# More Homepage Updates!



## Scott Greczkowski (Mar 21, 2002)

Thanks to your comments and suggestions I have gone ahead and made a few changes to our HOME PAGE

First thing I added was the FORUM JUMP, which allows you to jump to specific forums directly from the home page. This forum jump is slightly different then the one used throughout the board as it is hard coded, meaning it does not pull the the forums list from the database. I did this to keep our homepage fast and to conserve resources on our server.

While I have gone through and tested everything, you might notice something strange that I did not, so if you see anything strange please let me know. 

The second thing added was a link to the DBSTalk.COM Weather Forecast this will allow you to check your current conditions plus see the next 5 days forecasts as well.

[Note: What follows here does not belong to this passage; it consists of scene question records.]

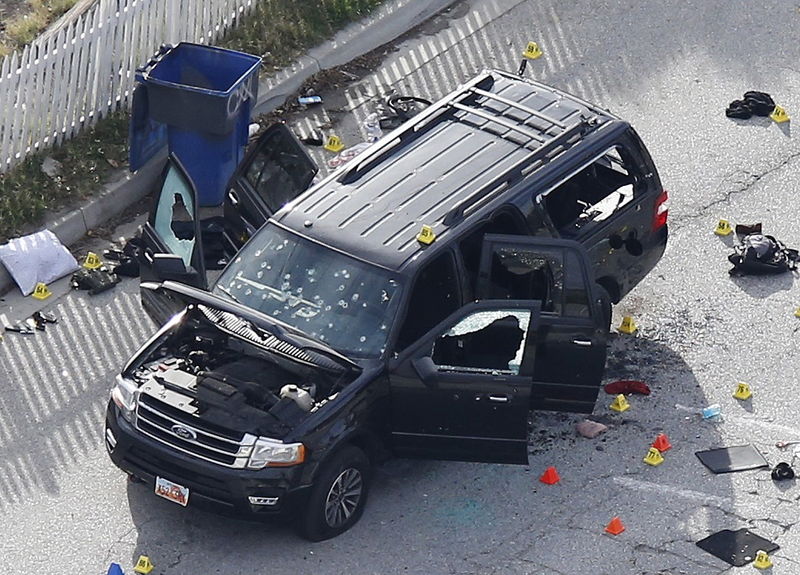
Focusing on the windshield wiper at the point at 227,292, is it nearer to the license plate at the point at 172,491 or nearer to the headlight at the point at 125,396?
the headlight at the point at 125,396

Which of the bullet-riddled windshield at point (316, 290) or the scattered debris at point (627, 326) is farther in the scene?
the scattered debris at point (627, 326)

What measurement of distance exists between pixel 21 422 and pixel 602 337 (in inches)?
162

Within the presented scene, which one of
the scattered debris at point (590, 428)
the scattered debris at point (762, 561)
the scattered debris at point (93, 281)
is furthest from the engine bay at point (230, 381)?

We build DBSTalk.COM / Satellite Talk.COM for YOU, so thank you for all your comments and suggestions! We hope you enjoy these two additions.


----------



## Nick (Apr 23, 2002)

Thank you, thank you. It's like Chanukka, Kwanzaa and Colonoscopy Day all rolled up into one!


----------



## Mark Holtz (Mar 23, 2002)

I'm sure that I speak for many DBS Talkers when I say keep up the good work.


----------



## tampa8 (Mar 30, 2002)

All the work is greatly appreciated.


----------



## TNGTony (Mar 23, 2002)

Thanks Scott. Looks great so far!

See ya
Tony


----------



## platinum (Oct 28, 2002)

I really like the new look...plus i like how fast the page loads.


----------



## BobaBird (Mar 31, 2002)

Nice having the forum jump. Could you set it so that when you click Go without having selected a forum it takes you to index.php instead of a "do over" screen? Like deer and headlights I keep getting drawn to the Go button instead of the link next to it.


----------



## Scott Greczkowski (Mar 21, 2002)

Boba,

Your wish is my command.

It now works like that due to your request.


----------



## BobaBird (Mar 31, 2002)

Thanks, now it's simple enough even for me!  

BTW, just to head off any possible confusion, Boba is a regular guest contributor.


----------



## BobaBird (Mar 31, 2002)

The home page forum jump for Programming and TV Talk instead took me to DBS & A/V Polling Area.


----------



## Scott Greczkowski (Mar 21, 2002)

BobaBird, all fixed!

Thanks!


----------